A significant benefit of big data is that it encompasses a large number of data points from a range of sources, and can therefore paint a much more accurate picture of an individual consumer at one point in time than businesses could have dreamed of ten years ago.
It allows companies to verify identity and detect fraud, and provides insight and predictions into behaviour like travel, outings, and vote outcomes. It could even save lives – researchers have discovered a way of utilising machine learning to develop predictive models for the onset of type two diabetes.
This demand will subsequently lead to businesses needing to recruit staff with big data analytics skill sets, or work with an external specialist to keep up with industry competition and customer expectations. This may mean a rise in people with jobs like data scientists, data modellers, data analysts, developers and more.
3. There will be more monetisation
Plenty of experts have predicted that the creation of this data and its use will result in its monetisation. The chief executive of Dell, Michael Dell, has predicted that big data analytics is the next trillion-dollar market. IDC predicts that that data monetisation efforts will result in enterprises increasing the marketplace’s consumption of their own data by 100-fold – or even more.
By 2020, the amount of data that is worth analysing will double. Forrester expects that as firms will try to sell their data, ‘many will sputter’, but in 2017, an increasing number of firms will look to drive value and revenue from their ‘exhaust fumes’. Forrester declares that ‘all companies are in the data business now’.
The trouble comes with identifying which type of data is useful – but it seems that businesses aren’t too far away from achieving this.

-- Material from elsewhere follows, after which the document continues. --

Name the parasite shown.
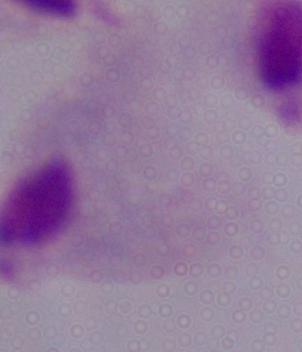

IDC predicts that by 2020, organisations that are able to analyse all relevant data and deliver actionable information will achieve an extra $430 billion in productivity benefits over their less analytically oriented peers.
Although this is a good few years away, we are likely to see a move towards this in 2017, as a similar figure for revenues associated with data monetisation would get us closer to Michael Dell’s trillion-dollar prediction. In the same interview, Dell described the current state of data analytics, saying that: ‘If you look at companies today, most of them are not very good at using the data they have to make better decisions in real time’. However, as the big data market continues to grow, we are likely to see companies making better business decisions as a consequence.
4. There will be a deviation away from the buzzword
‘Big data’ has been one of the biggest buzzwords of the last couple of years, but as its use grows, this term will be used less. Big data itself is raw and unstructured, making it near impossible to derive meaning from it without implementing tools that are capable of analysing it and creating meaningful insights.
However, we have already started to see move away from the ambiguity of the term ‘big data’. Terms such as ‘smart data’ and ‘actionable data’ differentiate between the offerings of the different types of analytical tools available.
Ultimately, it looks like big data is here to stay in 2017. Data analytics has gone a long way towards transforming almost every sector this year, and patents for innovative products, huge growth in the amount of data generated, and increasing customer demand mean that data will likely be the driving force behind many business decisions next year.